Bakan Tekin, müfredat çalışmaları sırasında öğretmenlere, eğitimcilere danışıldığını, en iştirakçi süreçlerden birinin gerçekleştirildiğini belirtti. Tekin, müfradat ile ilgili 70 bine yakın görüş geldiğini ve gerekli düzenlemeleri yaptığı belirterek şöyle konuştu:
“Müfredat konusunda askıya çıktık. Talim Terbiye Kurulu Başkanlığı’nda, 70 bine yakın görüş geldi. Bunların içerisinden eksiklikler varsa aldık, düzelttik. Yüzbinlerce kişinin katıldığı saha araştırmaları yaptık. Binin üzerinde kişi program geliştirme sürecinde çalıştı. Tek başına derslerin oluşturulma sürecinde binlerce öğretmen arkadaşımız görev aldı. Katılımcılık denilince, tahminen de rastgele bir hususta Türkiye’de en yüksek kişinin iştirakçi olduğu bir program yaptık. Şunu söylüyorlar. Ben şundan rahatsızım, ‘Benim fikrimi almadınız, beni davet etmediniz, beni çağırmadınız, o yüzden siz iştirakçi değilsiniz.’ Bu totaliter bakış açısını kabul edemem. Ben programa başlama sırasında ne yaptım, genel bir davet yaptım. Müfredatı şu çerçevede değiştireceğiz, önerisi olan, süreçte çalışmak isteyen kim varsa gelsin birlikte çalışalım. Gelmediniz, zira ‘Ben sıradan bir insan değilim. Ben ayrıcalıklıyım, beni ayrıyeten davet etmen gerekiyor.’ diyen varsa, o da kusura bakmasın. Ben yoluma, siz yolunuza derim.”

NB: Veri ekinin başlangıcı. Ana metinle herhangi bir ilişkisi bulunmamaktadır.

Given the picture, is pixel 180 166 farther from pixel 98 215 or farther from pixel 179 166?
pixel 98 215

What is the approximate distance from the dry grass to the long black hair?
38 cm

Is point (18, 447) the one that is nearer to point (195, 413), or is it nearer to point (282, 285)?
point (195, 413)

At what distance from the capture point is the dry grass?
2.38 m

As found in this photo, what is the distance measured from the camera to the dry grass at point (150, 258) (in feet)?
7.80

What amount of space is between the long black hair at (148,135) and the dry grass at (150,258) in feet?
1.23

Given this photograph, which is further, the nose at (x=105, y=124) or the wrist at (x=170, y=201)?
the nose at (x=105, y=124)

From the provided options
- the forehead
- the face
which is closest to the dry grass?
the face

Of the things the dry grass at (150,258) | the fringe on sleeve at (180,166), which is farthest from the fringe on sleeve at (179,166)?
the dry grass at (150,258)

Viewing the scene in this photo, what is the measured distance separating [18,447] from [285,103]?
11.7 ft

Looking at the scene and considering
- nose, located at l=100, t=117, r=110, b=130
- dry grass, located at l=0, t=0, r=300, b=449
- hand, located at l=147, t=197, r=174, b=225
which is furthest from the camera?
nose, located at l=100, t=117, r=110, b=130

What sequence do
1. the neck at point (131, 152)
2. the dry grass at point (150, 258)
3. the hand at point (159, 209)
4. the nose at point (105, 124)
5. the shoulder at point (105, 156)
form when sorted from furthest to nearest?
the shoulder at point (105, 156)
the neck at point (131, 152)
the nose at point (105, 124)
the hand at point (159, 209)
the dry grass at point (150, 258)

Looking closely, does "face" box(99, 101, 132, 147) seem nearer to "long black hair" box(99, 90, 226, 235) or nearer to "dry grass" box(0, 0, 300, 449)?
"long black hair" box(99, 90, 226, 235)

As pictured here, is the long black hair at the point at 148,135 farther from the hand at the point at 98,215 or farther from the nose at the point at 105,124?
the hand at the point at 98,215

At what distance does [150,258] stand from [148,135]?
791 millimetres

“VATANSEVERLİĞİ, ULUSAL MANEVİ KIYMETLER, DEMOKRASİYİ ÖĞRETMEMİZDEN Mİ RAHATSIZSINIZ”
Bakan Tekin, dünyada olduğu üzere Türkiye’de de ulusal hisler ve manevi pahaları öğretmek için çabaladıklarını söyledi. Tekin, “Ben bu ülkeye çocuklarımız gönül bağı ile bağlı olsun istiyorum. Hasebiyle ulusal pahaları çocuğa vermek istiyorum, buna mı karşı çıkıyorsunuz? Çocuğa; hak, adalet, hukuk devleti, insan hakları, merhamet, vatanseverlik bunları vermek istiyorum, buna mı karşı çıkıyorsunuz o vakit?” dedi.
“ÇOCUKLARIMIZ BUNLARA DARBE DEMESİN DİYORLARSA AÇIK AÇIK SÖYLESİNLER”
Tekin, Türkiye’ye vurulan darbelerin gelecek kuşakların bilmesi gerektiğine vurgu yaptı. Muhalefetin tenkitlerine reaksiyon gösteren Tekin, şunları söyledi:
“Şunu somut olarak söyleyebilirler mesela; ‘Biz çocuklarımıza adalet pahasının verilmesini istemiyoruz. Vatanseverlik bedelinin verilmesini istemiyoruz. Çocuklarımızın somut manada Ulusal Kalkınma Atılımı olarak bilinen son periyottaki arabadan, savunma sanayiine bilmesini istemiyoruz.’ Bunu açık açık söyleyebilirler. Veyahutta ben diyorum ki, çocuklarımız demokrasiyi içselleştirsinler. Demokrasiye askeri vesayet gölgesi oluşturan darbeleri çocuklarımız bilsin, öğrensin istiyorum. Diyebilirler ki, ‘Biz darbeleri destekliyoruz, çocuklarımızın bunlara darbe demesini istemiyoruz.’ Bunu açık açık söylesinler, bunu tartışalım. Bu tenkitleri bu nedenle çok da ciddiye almıyorum.”